- DIE DATEN:
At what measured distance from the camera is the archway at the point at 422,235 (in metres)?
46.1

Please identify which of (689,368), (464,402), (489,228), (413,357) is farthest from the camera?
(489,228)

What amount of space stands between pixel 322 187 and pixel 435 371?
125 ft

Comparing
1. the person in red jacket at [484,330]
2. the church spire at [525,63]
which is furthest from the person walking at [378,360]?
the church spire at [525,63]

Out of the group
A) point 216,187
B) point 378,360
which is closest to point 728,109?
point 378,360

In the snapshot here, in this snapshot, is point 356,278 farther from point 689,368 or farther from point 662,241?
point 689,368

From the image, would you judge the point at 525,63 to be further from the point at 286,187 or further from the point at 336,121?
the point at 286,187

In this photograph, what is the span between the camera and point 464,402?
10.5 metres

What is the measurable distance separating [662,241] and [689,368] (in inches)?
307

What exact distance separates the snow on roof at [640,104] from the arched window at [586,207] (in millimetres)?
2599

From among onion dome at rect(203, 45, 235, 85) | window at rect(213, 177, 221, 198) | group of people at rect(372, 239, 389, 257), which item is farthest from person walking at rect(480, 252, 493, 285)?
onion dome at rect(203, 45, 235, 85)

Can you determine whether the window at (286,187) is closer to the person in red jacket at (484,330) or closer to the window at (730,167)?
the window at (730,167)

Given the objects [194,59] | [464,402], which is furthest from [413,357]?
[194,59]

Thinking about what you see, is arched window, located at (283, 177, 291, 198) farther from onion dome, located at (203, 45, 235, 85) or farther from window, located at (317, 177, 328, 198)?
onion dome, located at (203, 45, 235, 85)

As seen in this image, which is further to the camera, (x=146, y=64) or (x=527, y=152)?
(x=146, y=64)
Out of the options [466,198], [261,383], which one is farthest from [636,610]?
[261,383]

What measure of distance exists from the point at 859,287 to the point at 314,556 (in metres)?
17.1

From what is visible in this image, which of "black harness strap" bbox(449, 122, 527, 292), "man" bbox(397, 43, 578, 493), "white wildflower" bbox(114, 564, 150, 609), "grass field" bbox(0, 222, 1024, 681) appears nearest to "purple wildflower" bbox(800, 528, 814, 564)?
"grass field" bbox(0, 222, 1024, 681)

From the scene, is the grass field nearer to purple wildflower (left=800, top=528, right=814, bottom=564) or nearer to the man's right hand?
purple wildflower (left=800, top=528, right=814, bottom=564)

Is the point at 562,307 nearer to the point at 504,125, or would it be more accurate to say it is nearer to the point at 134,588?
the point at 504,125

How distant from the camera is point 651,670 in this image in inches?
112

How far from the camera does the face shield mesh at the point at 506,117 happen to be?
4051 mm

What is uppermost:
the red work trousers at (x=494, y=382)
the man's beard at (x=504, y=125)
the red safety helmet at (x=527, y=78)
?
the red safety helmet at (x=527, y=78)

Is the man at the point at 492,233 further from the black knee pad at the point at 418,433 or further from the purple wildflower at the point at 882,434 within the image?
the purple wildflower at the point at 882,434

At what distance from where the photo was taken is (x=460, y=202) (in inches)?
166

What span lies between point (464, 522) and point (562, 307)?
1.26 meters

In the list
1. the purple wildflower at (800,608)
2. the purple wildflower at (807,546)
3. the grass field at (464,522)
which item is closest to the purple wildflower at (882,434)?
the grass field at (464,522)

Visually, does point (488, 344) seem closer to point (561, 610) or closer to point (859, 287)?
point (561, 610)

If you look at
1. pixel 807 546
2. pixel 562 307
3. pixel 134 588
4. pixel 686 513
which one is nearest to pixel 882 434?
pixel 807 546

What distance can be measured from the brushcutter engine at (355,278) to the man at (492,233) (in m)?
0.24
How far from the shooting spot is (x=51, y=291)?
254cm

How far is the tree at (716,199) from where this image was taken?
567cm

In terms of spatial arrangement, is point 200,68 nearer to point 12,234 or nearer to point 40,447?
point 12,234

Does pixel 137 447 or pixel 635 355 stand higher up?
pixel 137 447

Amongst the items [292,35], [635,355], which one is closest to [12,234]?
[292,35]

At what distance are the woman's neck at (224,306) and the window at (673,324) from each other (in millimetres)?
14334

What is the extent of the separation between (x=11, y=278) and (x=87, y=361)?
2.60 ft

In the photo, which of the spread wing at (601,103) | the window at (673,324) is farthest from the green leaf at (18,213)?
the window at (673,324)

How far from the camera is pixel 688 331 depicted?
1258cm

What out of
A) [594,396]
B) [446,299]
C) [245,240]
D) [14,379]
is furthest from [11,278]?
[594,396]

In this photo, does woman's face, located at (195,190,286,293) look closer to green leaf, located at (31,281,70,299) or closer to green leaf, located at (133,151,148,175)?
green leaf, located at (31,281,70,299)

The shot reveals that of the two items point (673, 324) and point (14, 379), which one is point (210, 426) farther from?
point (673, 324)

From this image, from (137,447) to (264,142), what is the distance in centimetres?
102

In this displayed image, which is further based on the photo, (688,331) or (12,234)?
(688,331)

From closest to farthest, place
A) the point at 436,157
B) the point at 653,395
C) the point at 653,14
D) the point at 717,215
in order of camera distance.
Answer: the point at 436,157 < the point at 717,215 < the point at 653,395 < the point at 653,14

- HERAUSFORDERUNG: Schreibe sämtliche Zeilen oben unverändert und vollständig ab.

- ERGEBNIS:
At what measured distance from the camera is the archway at the point at 422,235 (in metres)?
46.1

Please identify which of (689,368), (464,402), (489,228), (413,357) is farthest from the camera?
(489,228)

What amount of space stands between pixel 322 187 and pixel 435 371?
125 ft

Comparing
1. the person in red jacket at [484,330]
2. the church spire at [525,63]
which is furthest from the person walking at [378,360]?
the church spire at [525,63]

Out of the group
A) point 216,187
B) point 378,360
which is closest to point 728,109?
point 378,360

In the snapshot here, in this snapshot, is point 356,278 farther from point 689,368 or farther from point 662,241?
point 689,368

From the image, would you judge the point at 525,63 to be further from the point at 286,187 or further from the point at 336,121?
the point at 286,187

In this photograph, what is the span between the camera and point 464,402?
10.5 metres

What is the measurable distance separating [662,241] and [689,368] (in inches)?
307

What exact distance separates the snow on roof at [640,104] from the arched window at [586,207] (in millimetres)?
2599

From among onion dome at rect(203, 45, 235, 85) | window at rect(213, 177, 221, 198) | group of people at rect(372, 239, 389, 257), which item is farthest from person walking at rect(480, 252, 493, 285)?
onion dome at rect(203, 45, 235, 85)

Can you determine whether the window at (286,187) is closer to the person in red jacket at (484,330) or closer to the window at (730,167)?
the window at (730,167)

Given the objects [194,59] | [464,402], which is furthest from [413,357]?
[194,59]

Thinking about what you see, is arched window, located at (283, 177, 291, 198) farther from onion dome, located at (203, 45, 235, 85) or farther from window, located at (317, 177, 328, 198)?
onion dome, located at (203, 45, 235, 85)

As seen in this image, which is further to the camera, (x=146, y=64) or (x=527, y=152)?
(x=146, y=64)
Out of the options [466,198], [261,383], which one is farthest from [636,610]?
[261,383]

What measure of distance exists from the point at 859,287 to the point at 314,556 (in metres)?
17.1

From what is visible in this image, which of "black harness strap" bbox(449, 122, 527, 292), "man" bbox(397, 43, 578, 493), "white wildflower" bbox(114, 564, 150, 609), "grass field" bbox(0, 222, 1024, 681) appears nearest to "purple wildflower" bbox(800, 528, 814, 564)?
"grass field" bbox(0, 222, 1024, 681)

From the scene, is the grass field nearer to purple wildflower (left=800, top=528, right=814, bottom=564) or nearer to the man's right hand?
purple wildflower (left=800, top=528, right=814, bottom=564)

Is the point at 562,307 nearer to the point at 504,125, or would it be more accurate to say it is nearer to the point at 134,588?
the point at 504,125

How distant from the camera is point 651,670 in this image in inches?
112

How far from the camera does the face shield mesh at the point at 506,117 happen to be?
4051 mm

What is uppermost:
the red work trousers at (x=494, y=382)
the man's beard at (x=504, y=125)
the red safety helmet at (x=527, y=78)
?
the red safety helmet at (x=527, y=78)

Is the man at the point at 492,233 further from the black knee pad at the point at 418,433 or further from the purple wildflower at the point at 882,434 within the image?
the purple wildflower at the point at 882,434

At what distance from where the photo was taken is (x=460, y=202) (in inches)?
166

What span lies between point (464, 522) and point (562, 307)?
1.26 meters

In the list
1. the purple wildflower at (800,608)
2. the purple wildflower at (807,546)
3. the grass field at (464,522)
which item is closest to the purple wildflower at (882,434)?
the grass field at (464,522)

Visually, does point (488, 344) seem closer to point (561, 610) or closer to point (859, 287)?
point (561, 610)

If you look at
1. pixel 807 546
2. pixel 562 307
3. pixel 134 588
4. pixel 686 513
which one is nearest to pixel 882 434?
pixel 807 546

What distance can be measured from the brushcutter engine at (355,278) to the man at (492,233) (in m)?
0.24
How far from the shooting spot is (x=51, y=291)?
254cm

How far is the tree at (716,199) from where this image was taken?
567cm

In terms of spatial arrangement, is point 200,68 nearer to point 12,234 or nearer to point 40,447?
point 12,234

Does pixel 137 447 or pixel 635 355 stand higher up?
pixel 137 447

Amongst the items [292,35], [635,355], which one is closest to [12,234]?
[292,35]

At what distance are the woman's neck at (224,306) and the window at (673,324) from each other (in millimetres)?
14334

What is the extent of the separation between (x=11, y=278) and (x=87, y=361)?
2.60 ft

In the photo, which of the spread wing at (601,103) | the window at (673,324) is farthest from the green leaf at (18,213)?
the window at (673,324)

How far from the camera is pixel 688 331 depicted?
1258cm

What out of
A) [594,396]
B) [446,299]
C) [245,240]
D) [14,379]
is furthest from [11,278]?
[594,396]

In this photo, does woman's face, located at (195,190,286,293) look closer to green leaf, located at (31,281,70,299) or closer to green leaf, located at (133,151,148,175)?
green leaf, located at (31,281,70,299)

The shot reveals that of the two items point (673, 324) and point (14, 379), which one is point (210, 426) farther from?
point (673, 324)

From this image, from (137,447) to (264,142), what is the distance in centimetres?
102

In this displayed image, which is further based on the photo, (688,331) or (12,234)?
(688,331)

From closest to farthest, place
A) the point at 436,157
B) the point at 653,395
C) the point at 653,14
D) the point at 717,215
in order of camera distance.
Answer: the point at 436,157 < the point at 717,215 < the point at 653,395 < the point at 653,14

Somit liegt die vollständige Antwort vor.